Evlenen İşçi Tazminat Alabilir Mi
Kıdem tazminatı alabilmek için temel şart aynı iş yerinde 1 yıldan fazla süre ile çalışılmasıdır. Evlenen işçinin kıdem tazminatı alabilmesi için en az 1 yıl boyunca aynı iş yeri ile çalışması gerekmektedir. 1 yıldan daha az süreyle çalışılması genel olarak kıdem tazminatı talep edilmesini engellemektedir. Bu durum evlilik için de geçerlidir. Kıdem tazminatı esas olarak işçinin o iş yerinde ne kadar süre çalıştığı ile ilgilidir. Hesaplama yapılırken çalışılan süre göz önünde tutulur. Evlenen kadın işçinin tazminat alabilmesi için asgari 1 yıl aynı iş yerinde çalışmış olması gerekir.
Evlenen Kadın İşçi Kıdem Tazminatı Hakkı
Evlenen kadın işçinin kıdem tazminatı alabilmesi için evlilik tarihinden itibaren 1 yıl içerisinde sözleşmeyi feshetmesi gerekir. 1 yıl içinde feshedilmezse artık evlilik sebebiyle kıdem tazminatı talep edilmesi gündeme gelmez. Evlilik tarihinden itibaren 1 yıl içerisinde işten ayrılacağınızı iş verene bir ihtarname ile bildirirseniz aksi bir durumda hukuki haklarınızı talep etmeniz kolaylaşacaktır. İş veren tazminatı ödemediği durumda ihtarname ile iş veren temerrüde düşmüş olur.
Evlenen işçi kadın iş yerinden ayrılıp kıdem tazminatı aldıktan sonra başka bir iş yerinde çalışmaya devam edebilir. Bu durum kadının çalışması için engelleyici bir durum değildir. Bir kere evlilik sebebiyle kıdem tazminatı alan kadının bir daha çalışamayacağı anlamına gelmez. Şayet böyle bir engelleyici sebep olsa idi Anayasa ile koruma altına alınan çalışma hakkı ihlal edilmiş olurdu.

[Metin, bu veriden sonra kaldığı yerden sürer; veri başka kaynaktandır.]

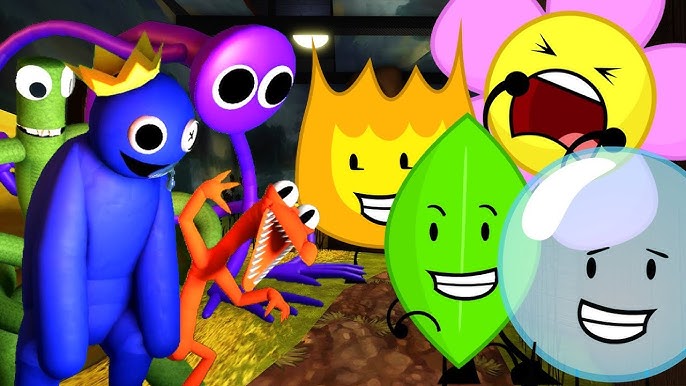 Robloxo: rainbow friends”, una divertida misión familiar en el Teatro  Universidad - El1 Digital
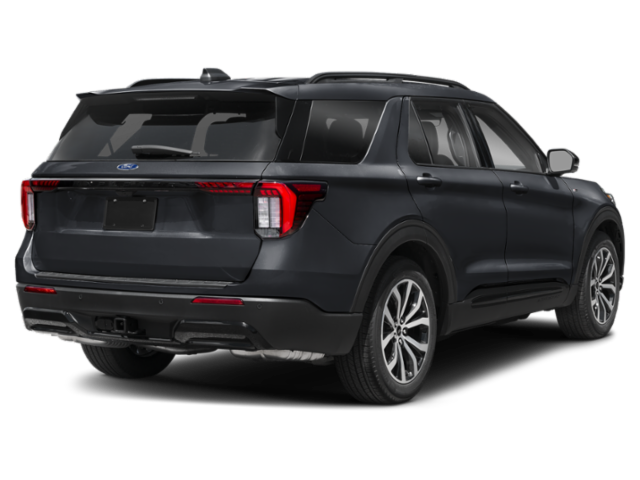 New 2027 Agate Black Metallic Ford ST-Line image 3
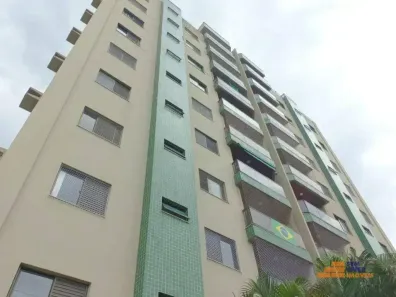 Apartamento com 3 Quartos à venda, 97m² no Centro, Taubaté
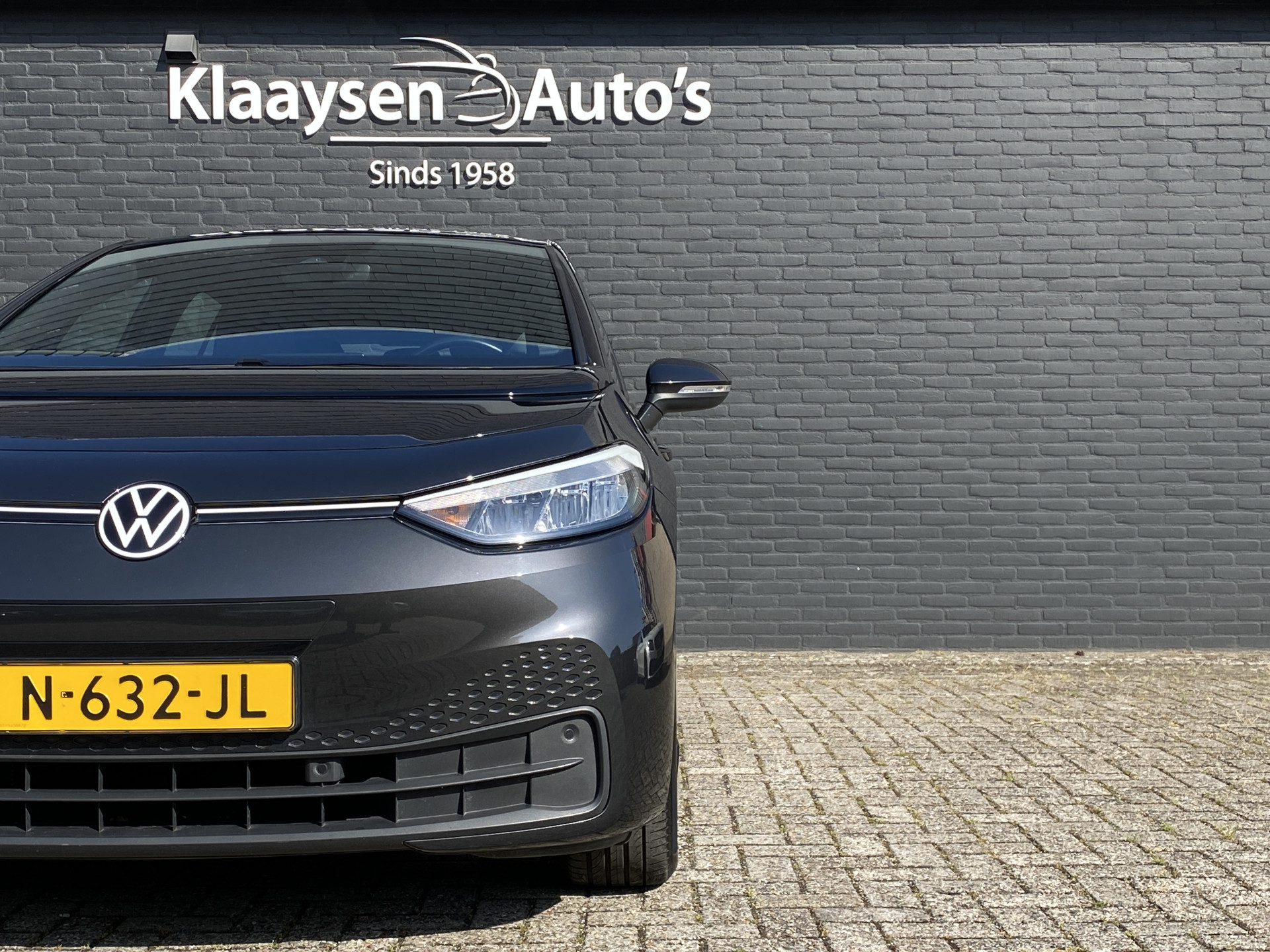 Foto van Volkswagen Id.3 Pure 110 KW
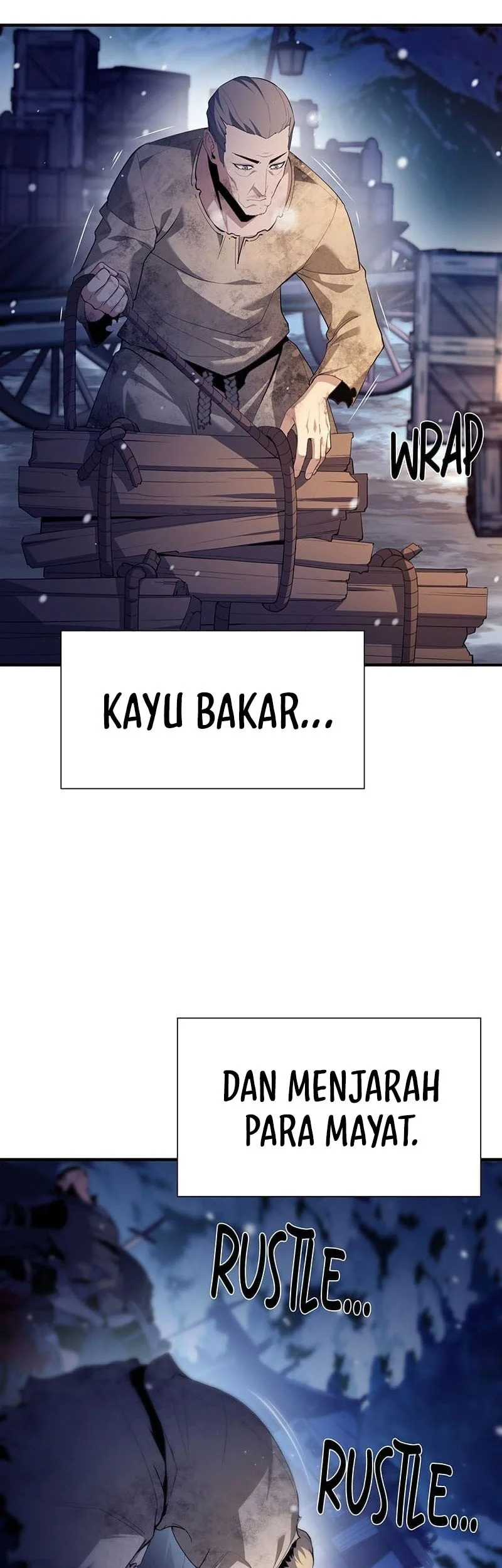 Shadow Slave Chapter 7 - halaman 4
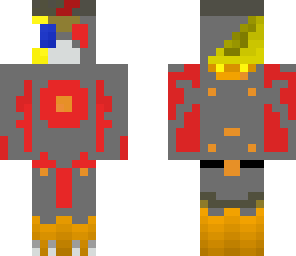cyborg chocobo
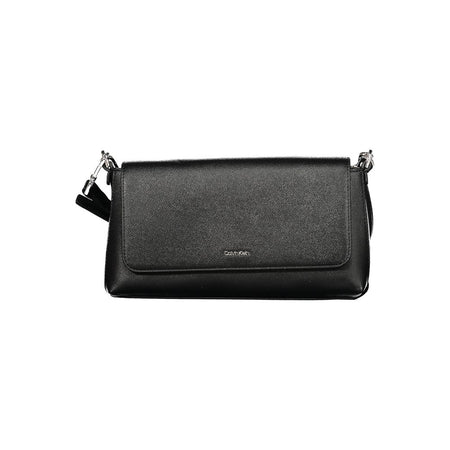 Calvin Klein Black Polyethylene Women Handbag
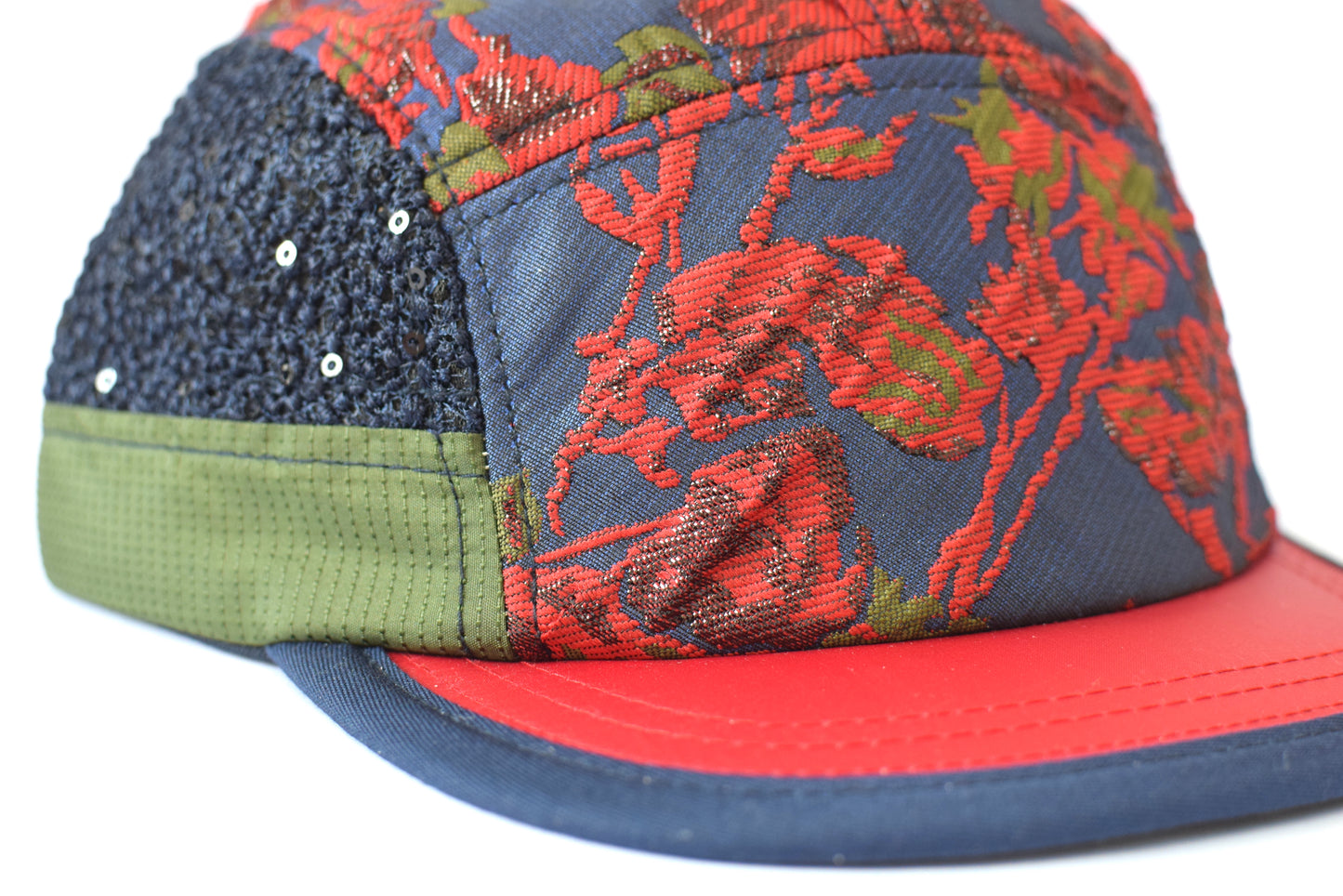Castalda Eight Panel Sport Hat (sb)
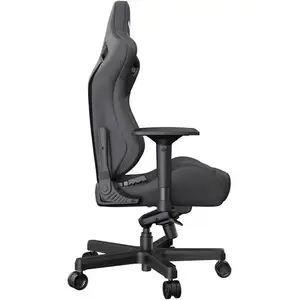 Комп'ютерне крісло для геймера Anda Seat Kaiser 2 XL black (AD12XL-07-B-PV-B01) Комп'ютерне крісло для геймера Anda Seat Kaiser 2 XL black (AD12XL-07-B-PV-B01)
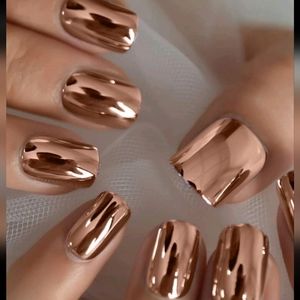 Set of Press On Nails 24 Pieces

İmam Nikahı Kıdem Tazminatı İçin Geçerli Olur Mu
Medeni kanun ve hukuk sistemimiz evlilik kurumu için yalnızca resmi nikahı geçerli kabul etmektedir. Taraflar arasında dini inançlar ve örf-adet gereğince yapılan dini nikah yani imam nikahı hukuk sistemimizde geçerli değildir. İmam nikahı ile evli olan kadın evlilik sebebiyle kendisine verilmiş medeni haklardan yararlanamaz. Evlilik sona ererken gündeme gelecek haklardan yararlanamayacağı gibi evlilik başlarken verilen haklardan da yararlanamaz.
Kıdem tazminatına hak kazandıran evlilik sebebiyle fesihte geçerli olan evlilik resmi nikahtır. Kadın işçi resmi nikah tarihinden itibaren 1 yıl içinde sözleşmeyi sonlandırıp tazminata hak kazanır. İmam nikahı tarihi bu süreyi başlatmaz.
Aynı şekilde resmi nikah ve düğün arasında bir tarih farkı varsa yine resmi nikah baz alınır. Resmi nikahın kıyılmadığı düğün günü de bahsi geçen 1 yıllık süreyi başlatamaz. Kanun koyucu burada çok keskin olarak resmi nikah diye bir sınırlama yapmıştır.
İş hukukundan doğan uyuşmazlık ve alacaklar için başlatılan yargılama sürecinde iş hukuku konusunda uzman bir avukattan hukuki yardım almakta fayda vardır. İş ilişkisinin her iki tarafı da kendisini bir avukat ile temsil ettirmelidir.
[1] Yargıtay 9. Hukuk Dairesi 2015/21481 E. 2018/17060 K. Kararı.